Saturday, November 05, 2016

Thinking Globally

Checking It Out

I probably come across as one of those "globalists" people rant about, although I'm not espousing some particular order as the new one.  I know it's not up to me, so when I ask myself what the future could be like, it's not to myself that I turn.  Yes, I'm powerless in some sense, but not in every sense, and I enjoy my freedoms.

In the 1960s we became aware of some "jet set" and young beautiful people who looked like Mary Tyler Moore and those handsome guys on Mission Impossible.  They had sideburns and wide lapels in one chapter.  Bell bottoms came and went.  I was busy growing up, a teenager, and yes, our family moved around a lot, without being military or missionary.
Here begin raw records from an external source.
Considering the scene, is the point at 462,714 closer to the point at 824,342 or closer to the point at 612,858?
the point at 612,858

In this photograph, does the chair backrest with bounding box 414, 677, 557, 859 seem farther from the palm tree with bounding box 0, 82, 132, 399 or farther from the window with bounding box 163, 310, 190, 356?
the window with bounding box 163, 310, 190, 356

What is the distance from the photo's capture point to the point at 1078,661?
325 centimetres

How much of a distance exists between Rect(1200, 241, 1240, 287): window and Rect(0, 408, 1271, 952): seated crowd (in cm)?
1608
I wore my mirror sunglasses and took pictures with my Kodak Instamatic.

I saw the inside of many jets.  For a time, we even had UN passports.  Dad was freelance, a planner, and people everywhere see there's both reason and occasion to plan.  Indeed, if governments or private enterprises want to impress upon stakeholders that they're doing something related to management, then sharing plans for the future is pretty high on that list.

Then after high school in the Philippines, at an International School (akin to Overseas School of Rome), I was privileged to attend an Ivy League university, Princeton, and absorb a lot of learning, find some role models etc.
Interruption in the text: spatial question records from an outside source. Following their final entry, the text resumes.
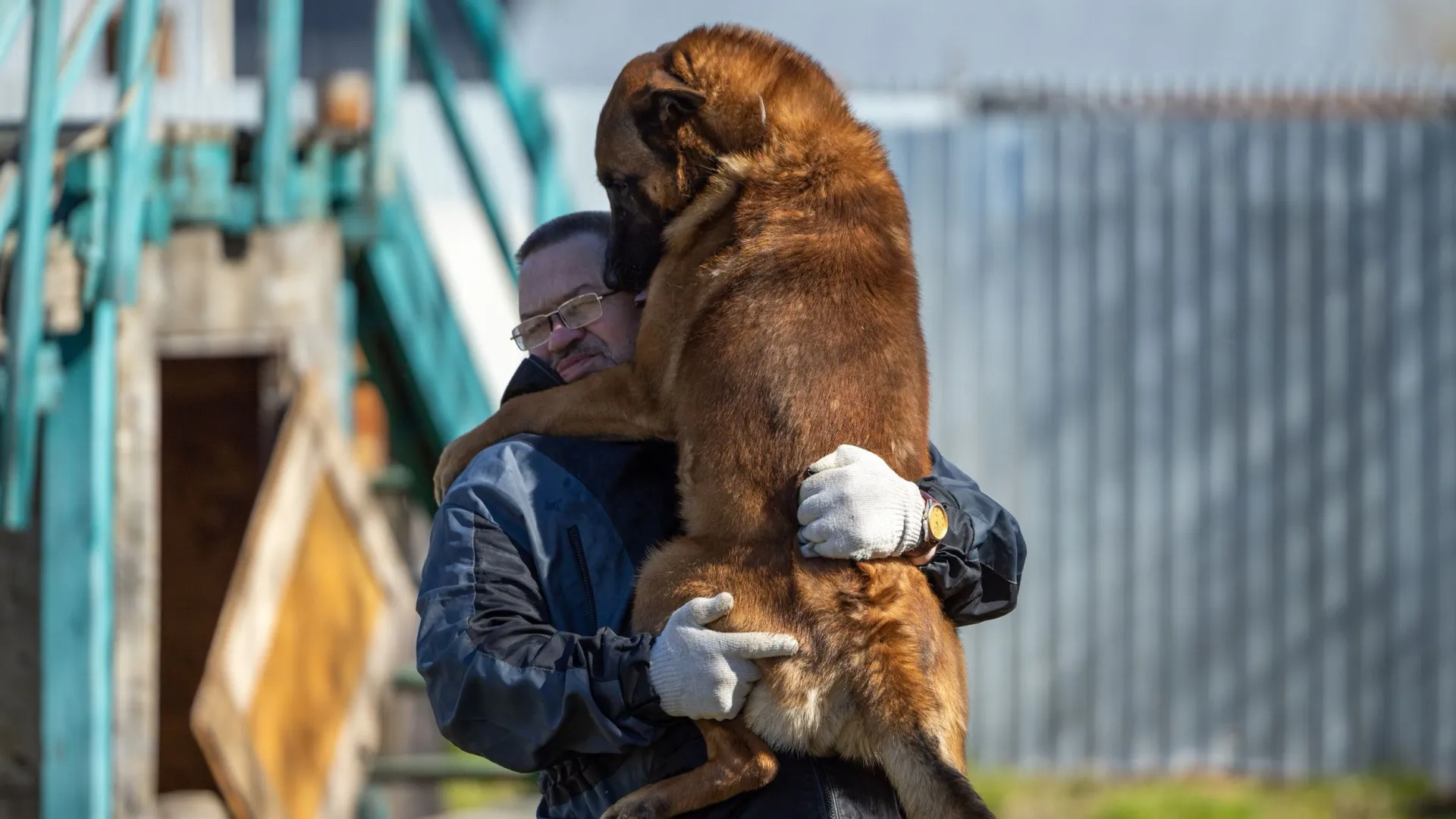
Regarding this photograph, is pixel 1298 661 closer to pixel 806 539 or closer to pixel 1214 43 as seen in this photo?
pixel 806 539

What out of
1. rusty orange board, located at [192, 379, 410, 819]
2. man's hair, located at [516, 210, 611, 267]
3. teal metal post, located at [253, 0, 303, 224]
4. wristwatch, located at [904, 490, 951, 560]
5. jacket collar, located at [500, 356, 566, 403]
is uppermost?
teal metal post, located at [253, 0, 303, 224]

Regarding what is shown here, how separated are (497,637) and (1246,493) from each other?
243 inches

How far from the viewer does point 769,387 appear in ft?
7.60

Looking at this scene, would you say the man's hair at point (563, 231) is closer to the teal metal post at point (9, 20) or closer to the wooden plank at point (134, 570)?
the teal metal post at point (9, 20)

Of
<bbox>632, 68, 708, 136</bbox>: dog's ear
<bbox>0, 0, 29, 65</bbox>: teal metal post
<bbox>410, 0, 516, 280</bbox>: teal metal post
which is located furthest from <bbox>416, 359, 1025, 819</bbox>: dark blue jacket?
<bbox>410, 0, 516, 280</bbox>: teal metal post

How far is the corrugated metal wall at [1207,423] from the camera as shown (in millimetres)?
7586

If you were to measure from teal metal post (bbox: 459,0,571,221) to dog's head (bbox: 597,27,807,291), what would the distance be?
305cm

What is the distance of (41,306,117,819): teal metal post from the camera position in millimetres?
3988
Professor Falk was pretty enthusiastic about the ousting of the Shah of Iran.  He saw a new generation of Iranians taking over and ditching an oppressive cast of overlords, in favor of making room for an exiled government.

We were looking at ending Apartheid and as tuition-paying students we were asking how Princeton might play a productive role.  Two Dickinson Street (2D), where I lived for two years, was especially involved in that research.

I studied about world hunger at the Woodrow Wilson School, while writing a thesis on Wittgenstein's later philosophy.  I tried to take full advantage of this well endowed campus, putting a lot of my energy into computer programming.

All that added up on my end to feeling we live on a tiny dot of a planet, surrounded by empty space and places far less hospitable.

As humans in Universe, it's up to us to "save our ship" and a lot of that saving comes from thinking realistically about our place within the biosphere, and behaving accordingly.

A level of sobriety is called for.  I'm somewhat like Krishnamurti in thinking that our bigger failures trace to a lack of seriousness.

Not long ago I wrote an essay entitled Thinking Globally in 2016.  With that kind of press out there, it'd be on the foolish side for me to run from the "globalist" label.  That doesn't make me a part of the same conspiracy as everyone else so labeled.

Globalists are not all birds of a feather.  Indeed, if biology teaches us anything, it's that diversity is a positive way to work with complexity.  Yes, I consider the world to be complex.

A lot of people are suspicious of complexity, subtlety, anything they feel they don't fully understand.  I get that way too (suspicious).  On the other hand, I don't insist that I'm the bottleneck and stuff shouldn't be allowed to happen that goes over my head.  Just because I'm out of my depth about something, doesn't mean that something has to pause or slow down.

It's up to me to keep up, as best as I'm able.  Is that why it's called the human "race"? In other words, in being a "globalist" I nevertheless hope to avoid being a "know it all" and exuding some air of phoniness based on some "know it all" attitude.

I've had limited experience and was shaped by whatever adventures and misadventures. I'll share my perspective and be a star in my own little show, partially overlapping with the stardom of others.  A lot of what I do is "retweet" those I admire most. In accepting the label "globalist" I'm not thereby making some special claim to originality.

I've also talked about being "elitist" but really I'm more into "esoterica" such that I don't really believe in "elites" as comic book conceived.  Playing with a Ouija Board taught me something:  that a lot of what goes down is from a shared unconsciousness, one might say.

Yes, it always feels like "other people" are in control, but that's to some extent just a truism i.e. "there are more of them than there are of you." Duh, right?